Defeat in the forum of public opinion was never going to end the matter for the noisy minority who oppose the fluoridation of drinking water.
There was always the hope of legal salvation through a challenge to the power of local bodies to impose fluoridation.
Singled out was the right of the South Taranaki District Council to put fluoride into water supplies at Patea and Waverley. Happily, a judgment delivered this week by Justice Rodney Hansen has stopped them in their tracks.
The anti-fluoridation group New Health put forward all sorts of arguments. The council had no legal power to fluoridate, and if there was, it had breached people's right to refuse medical treatment under the Bill of Rights Act. Justice Hansen rejected all this, citing the 2002 Local Government Act and finding fluoridation was not a medical treatment because it did not interfere directly with an individual's body or state of mind.

------------------------------

**Prompt 1:** In the text on the fluoridation court ruling, at which two towns did the South Taranaki District Council plan to put fluoride into the water?
**Prompt 2:** Please continue the text on the fluoridation court ruling from its last sentence.
The lines after this text are separate material and have no connection to it.

**Input data:**
------------------------------

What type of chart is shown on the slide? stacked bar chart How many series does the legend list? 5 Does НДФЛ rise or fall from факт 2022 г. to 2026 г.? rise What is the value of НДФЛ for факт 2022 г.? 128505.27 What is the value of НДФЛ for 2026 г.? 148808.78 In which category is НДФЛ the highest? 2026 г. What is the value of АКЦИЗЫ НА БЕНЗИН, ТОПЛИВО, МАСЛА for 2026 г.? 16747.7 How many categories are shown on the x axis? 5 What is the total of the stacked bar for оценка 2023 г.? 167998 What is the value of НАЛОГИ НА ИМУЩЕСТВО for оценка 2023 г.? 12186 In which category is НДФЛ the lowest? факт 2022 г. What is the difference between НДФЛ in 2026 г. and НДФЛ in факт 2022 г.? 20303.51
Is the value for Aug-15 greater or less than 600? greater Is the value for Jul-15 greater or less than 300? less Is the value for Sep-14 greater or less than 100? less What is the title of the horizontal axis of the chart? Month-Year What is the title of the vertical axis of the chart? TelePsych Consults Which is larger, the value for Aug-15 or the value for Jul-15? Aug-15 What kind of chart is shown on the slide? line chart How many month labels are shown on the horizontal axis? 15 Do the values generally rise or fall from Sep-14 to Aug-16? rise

------------------------------

**Response area 1:** Patea and Waverley.

**Response area 2:**
It was no different to the chlorination of water.
In a nod to overwhelming scientific opinion, he also said the council took account of relevant considerations in its decision.
There was nothing new in much of this. The council's implied power had been the subject of a failed Privy Council challenge 50 years ago. Yet over the past few years councillors in several areas have bowed to those opposed to fluoridation.
This judgment, allied to the results of polls held in conjunction with last year's local-body elections, should surely bring such folly to an end.